Let $\cal{A} \subset \cal{F}$ be a family of events.

These events are called **pairwise independent** if for any $i \neq j$ holds:
$$
\mathbb{P}(A_i \cap A_j) = \mathbb{P}(A_i) \mathbb{P}(A_j)
$$

These events are called **mutually independent** if for any finite set $A_1, \ldots, A_n \in \cal{A}$ holds:
$$
\mathbb{P}(A_1 \cap \ldots \cap A_n) = \mathbb{P}(A_1) \ldots \mathbb{P}(A_n)
$$

## Problem 6

Three dice are rolled. Let
- $A_1$ be the event that die 1 and die 2 have the same result
- $A_2$ be the event that die 2 and die 3 have the same result
- $A_3$ be the event that die 3 and die 1 have the same result

Are the events $\mathcal{A} = \{A_1, A_2, A_3\}$ pairwise independent? Are they mutually independent?

## Solution

The probabilities of the events are all equal $\mathbb{P}(A_i) = \frac16$.

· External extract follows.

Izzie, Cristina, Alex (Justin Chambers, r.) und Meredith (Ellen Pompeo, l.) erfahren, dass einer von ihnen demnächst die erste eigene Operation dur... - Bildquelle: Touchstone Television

1. $\mathbb{P}(A_1 \cap A_2) = \left( \frac16 \right)^2 = \mathbb{P}(A_1)\mathbb{P}(A_2)$
2. $\mathbb{P}(A_1 \cap A_2 \cap A_3) = \left( \frac16 \right)^2 \neq \mathbb{P}(A_1)\mathbb{P}(A_2)\mathbb{P}(A_3)$ because of symmetry

## Problem 7

Let $\mathbb{P}(A) > 0$ and events $B, C \subset A$ are independent in the conditional probability space given $A$. Are $B$ and $C$ independent in the original probability space?

## Solution

We know that $\mathbb{P}_A(B \cap C) = \mathbb{P}_A(B) \mathbb{P}_A(C)$. The definition of conditional probability measure is:
$$
\mathbb{P}_A(B \cap C) = \frac{\mathbb{P}(A \cap B \cap C)}{\mathbb{P}(A)}
$$

Since $B, C \subset A$, we can get rid of intersections with $A$:
$$
\frac{\mathbb{P}(B \cap C)}{\mathbb{P}(A)}
$$

On the other hand, we have (and again getting rid of intersections with $A$)
$$
\mathbb{P}_A(B) \mathbb{P}_A(C) = \frac{\mathbb{P}(A \cap B)}{\mathbb{P}(A)} \frac{\mathbb{P}(A \cap C)}{\mathbb{P}(A)} = \frac{\mathbb{P}(B)\mathbb{P}(C)}{\left(\mathbb{P}(A)\right)^2}
$$

We can see that
$$
\mathbb{P}(B \cap C) = \frac{\mathbb{P}(B)\mathbb{P}(C)}{\mathbb{P}(A)}
$$

So they are not independent in original probability space.